Featured photo: Me (far left) with her sister Shiori (the one that’s face down) and our childhood friend Sue.

When I was a kid, my family lived in a house at the end of a cul-de-sac. Just past the neighborhood’s pond, the house is situated at the bottom of a steep, sloping driveway that at times felt like it sat at a 45-degree angle. In the winters, it made for the perfect sledding opportunity. And on Oct. 31, it became a long, winding path for terrified kids to traverse to get to the pot of candy at the bottom.

This was my mom’s favorite holiday.

Even though my parents don’t really celebrate anymore — these days they leave a bucket of candy at the top of the driveway and go to a Chinese buffet for dinner to avoid the kids — for years, my mom got really into the whole thing.
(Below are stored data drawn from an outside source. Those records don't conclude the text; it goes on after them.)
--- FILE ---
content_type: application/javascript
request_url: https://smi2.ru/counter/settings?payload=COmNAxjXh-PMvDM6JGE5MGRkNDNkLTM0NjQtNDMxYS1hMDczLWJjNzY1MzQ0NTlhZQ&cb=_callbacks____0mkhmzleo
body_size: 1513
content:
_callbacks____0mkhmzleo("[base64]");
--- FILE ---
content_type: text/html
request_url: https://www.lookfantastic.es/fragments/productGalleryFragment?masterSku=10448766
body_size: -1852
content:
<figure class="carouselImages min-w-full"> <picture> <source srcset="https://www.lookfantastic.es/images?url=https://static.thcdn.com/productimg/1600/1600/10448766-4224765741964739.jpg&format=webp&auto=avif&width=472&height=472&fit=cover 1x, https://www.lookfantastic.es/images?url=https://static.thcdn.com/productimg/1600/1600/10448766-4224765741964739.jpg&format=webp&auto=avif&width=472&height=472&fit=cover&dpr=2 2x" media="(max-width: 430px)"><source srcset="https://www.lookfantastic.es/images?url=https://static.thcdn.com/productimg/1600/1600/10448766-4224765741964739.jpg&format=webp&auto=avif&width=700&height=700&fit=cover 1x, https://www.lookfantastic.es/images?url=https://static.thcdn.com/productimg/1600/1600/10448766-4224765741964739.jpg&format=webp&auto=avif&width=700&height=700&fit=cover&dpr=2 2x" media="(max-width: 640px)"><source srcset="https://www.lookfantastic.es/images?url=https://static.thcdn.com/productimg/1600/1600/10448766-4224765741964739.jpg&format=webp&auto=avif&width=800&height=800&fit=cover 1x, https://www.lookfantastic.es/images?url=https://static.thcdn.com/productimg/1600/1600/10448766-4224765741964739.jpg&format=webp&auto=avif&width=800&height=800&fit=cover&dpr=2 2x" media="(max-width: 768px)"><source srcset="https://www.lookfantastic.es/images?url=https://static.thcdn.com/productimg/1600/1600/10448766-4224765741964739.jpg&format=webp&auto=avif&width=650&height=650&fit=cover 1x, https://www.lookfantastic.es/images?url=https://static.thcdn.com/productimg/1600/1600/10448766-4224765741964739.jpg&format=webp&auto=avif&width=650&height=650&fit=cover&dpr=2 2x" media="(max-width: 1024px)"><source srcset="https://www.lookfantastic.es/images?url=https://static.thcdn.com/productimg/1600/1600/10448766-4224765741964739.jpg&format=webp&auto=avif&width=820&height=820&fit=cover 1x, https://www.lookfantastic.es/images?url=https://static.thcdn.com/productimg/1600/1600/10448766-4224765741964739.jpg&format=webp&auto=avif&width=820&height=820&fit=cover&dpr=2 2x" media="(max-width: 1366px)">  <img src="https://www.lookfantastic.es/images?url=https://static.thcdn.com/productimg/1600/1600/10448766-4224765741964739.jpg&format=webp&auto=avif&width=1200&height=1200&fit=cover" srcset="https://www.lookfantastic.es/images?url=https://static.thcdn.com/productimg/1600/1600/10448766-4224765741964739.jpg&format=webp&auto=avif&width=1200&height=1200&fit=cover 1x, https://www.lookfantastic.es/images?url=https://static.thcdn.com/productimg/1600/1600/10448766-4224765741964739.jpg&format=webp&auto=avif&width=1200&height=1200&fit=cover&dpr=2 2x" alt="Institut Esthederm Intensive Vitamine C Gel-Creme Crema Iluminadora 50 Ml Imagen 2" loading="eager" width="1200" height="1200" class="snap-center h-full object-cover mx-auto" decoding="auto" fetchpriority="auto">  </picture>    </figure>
It wasn’t really about the costumes, though. For her, it was the thrill of the haunt.

First, she’d set up the classic scary accoutrement, like a bloody severed hand with exposed bone or a realistic owl perched atop our railing. There was the oversized spider and the fog machine. But the creme-de-la-creme was the stereo we would set up at the window facing out into the front yard that played the $5 “Halloween sounds” disc from Wal-Mart, an hours-long soundscape complete with screaming women, howling wolves and crying babies. No joyful “Monster Mash” here.

The whole setup was enough that many kids, after having collected their candy from all of the other houses in the neighborhood, stopped dead in their tracks at the top of our driveway. They’d cling to their parents’ legs with tears running down their chubby little faces. 

“I don’t want to go!” they’d scream.

And if their parents forced them down that everlasting slope, they’d be met by my mom, who’d answer the door in a terrifying werewolf mask. They’d cry; her heart would grow three sizes; and they’d leave with tear-soaked candy.

It was the best.

That’s probably where I got my love of horror and Halloween.

To this day, the horror genre is my favorite when it comes to movies. I’ve seen most of the classics and have a list of ones from more recent years that I think of as the gold standard of the form. (My hands-down favorite from the last few years is Barbarian.) My first foray into horror movies was when my mom took my sister and I to the Blockbuster in Brassfield shopping center (RIP) and let us roam the aisles. We eventually ended up in the horror section where we laid our eyes on that classic 1973 William Peter Blatty story, The Exorcist. I was 8 years old, my sister, only 4.

But we begged my mom.


“Oh, that’s too scary for you guys,” she would say with a side smirk.


Hours later, we all sat on the striped green couch in the living room of our apartment, watching Linda Blair puke pea soup and convolt violently in her bed. I remember being so scared that I was literally petrified; I could not move. I remember when my dad came home from work, how desperately I wanted to run into his arms but couldn’t bring myself to leave the couch. I don’t think we ever finished the movie that day. My mom put on Mulan afterwards, but the trauma was everlasting.

And I’ve been chasing that high ever since.